All the major players in the PC gaming hardware space, alongside Microsoft with DirectX, are actively investing in neural rendering technologies designed to benefit developers and gamers alike. Intel’s Texture Set Neural Compression was demonstrated last year; however, an updated version was shown at the recent GDC event, and Intel noted it plans to make it available later this year.

VIEW GALLERY – 3 IMAGES
Like NVIDIA’s Neural Texture Compression (NTC), one of the benefits of Intel’s Texture Set Neural Compression is its ability to leverage AI and new technologies to significantly reduce the VRAM or memory footprint of traditional textures that use “block compression.” AI-powered texture compression offers a fundamentally different approach, which is why Texture Set Neural Compression can compress textures by up to 18X compared to the original format.
Texture Set Neural Compression (TSNC) is planned to be made available as a standalone SDK that takes standard BC1-compressed textures, the industry standard for texture compression in games, and compiles them for modern GPU and even CPU decompression.

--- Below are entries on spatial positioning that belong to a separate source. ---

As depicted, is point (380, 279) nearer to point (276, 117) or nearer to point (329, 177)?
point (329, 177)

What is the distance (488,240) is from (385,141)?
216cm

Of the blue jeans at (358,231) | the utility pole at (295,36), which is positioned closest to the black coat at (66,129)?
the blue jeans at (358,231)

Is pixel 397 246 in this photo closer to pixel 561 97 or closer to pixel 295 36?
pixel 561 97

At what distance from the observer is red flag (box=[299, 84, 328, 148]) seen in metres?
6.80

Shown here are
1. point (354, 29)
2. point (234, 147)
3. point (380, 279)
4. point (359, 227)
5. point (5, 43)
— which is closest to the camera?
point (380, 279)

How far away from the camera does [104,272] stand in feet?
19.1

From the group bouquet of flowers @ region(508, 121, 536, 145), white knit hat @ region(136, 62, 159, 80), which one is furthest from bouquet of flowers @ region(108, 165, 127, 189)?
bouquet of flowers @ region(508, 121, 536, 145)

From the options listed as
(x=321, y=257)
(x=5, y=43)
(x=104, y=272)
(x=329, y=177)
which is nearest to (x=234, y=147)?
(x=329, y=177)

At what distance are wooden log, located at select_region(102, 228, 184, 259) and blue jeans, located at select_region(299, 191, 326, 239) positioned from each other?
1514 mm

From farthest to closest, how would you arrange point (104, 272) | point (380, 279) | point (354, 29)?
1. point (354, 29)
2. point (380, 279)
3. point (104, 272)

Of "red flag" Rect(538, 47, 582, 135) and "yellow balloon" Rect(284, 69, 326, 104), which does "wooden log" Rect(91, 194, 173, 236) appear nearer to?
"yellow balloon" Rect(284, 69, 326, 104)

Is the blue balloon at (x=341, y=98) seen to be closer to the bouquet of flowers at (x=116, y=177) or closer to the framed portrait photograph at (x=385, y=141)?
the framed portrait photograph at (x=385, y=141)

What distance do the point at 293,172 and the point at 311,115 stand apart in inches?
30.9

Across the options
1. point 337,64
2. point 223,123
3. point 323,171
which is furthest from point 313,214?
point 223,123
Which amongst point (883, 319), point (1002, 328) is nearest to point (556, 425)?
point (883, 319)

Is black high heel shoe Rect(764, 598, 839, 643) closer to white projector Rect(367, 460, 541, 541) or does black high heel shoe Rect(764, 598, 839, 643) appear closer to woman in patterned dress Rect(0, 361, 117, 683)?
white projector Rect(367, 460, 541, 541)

One potential use case for it has very little to do with in-game use, as TSNC could be leveraged to reduce game install and patch sizes. The neural network that powers TSNC stores latent data to reconstruct the original textures and can run during installation, when a game is loading, while streaming texture data, or during per-pixel sampling at runtime. The latter is all about saving big on VRAM; however, Intel notes that Texture Set Neural Compression supports multiple goals – whether that’s to save on storage space, memory bandwidth, or VRAM usage.
In the full presentation below, Intel’s solution currently supports two modes: Variant A and Variant B, with the latter being a more aggressive form of compression. Still, with only a 7% loss in visual fidelity, achieving up to an 18X reduction in overall texture data size is an impressive achievement. Naturally, this new tech supports Intel GPUs with XMX support, including the company’s new Panther Lake mobile chips with integrated Intel Arc B-Series graphics. However, there’s a fallback path for non-Intel GPUs and even CPUs, so this technology isn’t dependent on one specific type of hardware.